The small-cap premium is “very likely dead,” and the forces that once drove it are “either gone or overwhelmed,” according to Joachim Klement, head of strategy at Panmure Liberum.
Speaking at ETF Stream’s 2025 ETF Ecosystem Unwrapped event, Klement argued that the rise of index investing “has created a self-reinforcing loop where the largest stocks get ever larger, and the small-cap premium erodes—perhaps permanently.”
The small-cap premium concerns the historical tendency for small-cap stocks to outperform large ones over time. But as ETF Stream explored last year, the phenomenon has been weak since the 1980s and particularly so in the last decade.
For Klement, the timing of its disappearance is no coincidence: It went hand-in-hand with the rise of benchmarking and index investing.
This change in approach from the investment community has created an environment whereby small-caps exhibit lower elasticity of demand than large-caps—an observation also made by Simplify Asset Management’s Mike Green in his recent interview with ETF Stream.
Essentially, benchmarked investors are forced to hold the largest stocks in size or risk too large a tracking error. “Trust me, no risk team likes that,” joked Klement.

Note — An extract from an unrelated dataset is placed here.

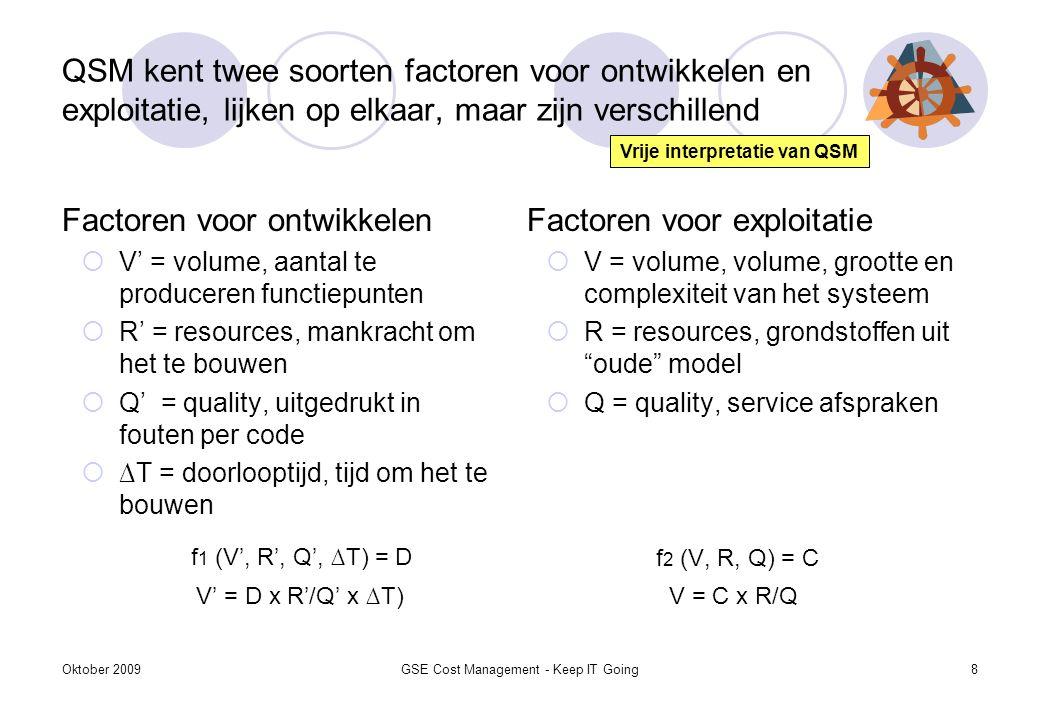 QSM kent twee soorten factoren voor ontwikkelen en exploitatie, lijken op elkaar, maar zijn verschillend Factoren voor ontwikkelen  V' = volume, aant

Given their lower elasticity, every marginal dollar into the stock market forces the price of large-caps up by a relatively greater degree, creating that “self-reinforcing” cycle of size begets size, something Green argued makes the market vulnerable to a steep market crash.
As further evidence, Klement highlighted a study which showed that stocks with high “index inclusion ratios”—in other words, those which are members of many indices such, as the Magnificent Seven—substantially outperformed companies with low inclusion ratios, a phenomenon that “exploded” in the 2010s, as the below chart shows.
Chart 1: The Index Inclusion Effect, 2000-2021—Source: Behmaram (2023)
Index inclusion “creates more automatic buying—independent of valuation—pushing prices higher. It’s artificial demand,” Klement explained.
“The study even modeled a counterfactual: What if there had been no flows into index funds and ETFs over the last 25 years? The outperformance of high-index-inclusion stocks disappears,” he added.
Despite the evaporation of the small-cap premium, Klement believes they still serve an important role in a diversified portfolio.
For one, they tend to outperform coming out of recessions because they are “more agile and quicker to adapt to changing conditions … this cyclical behaviour offers diversification benefits and, for active allocators, opportunities to adjust exposure over time.”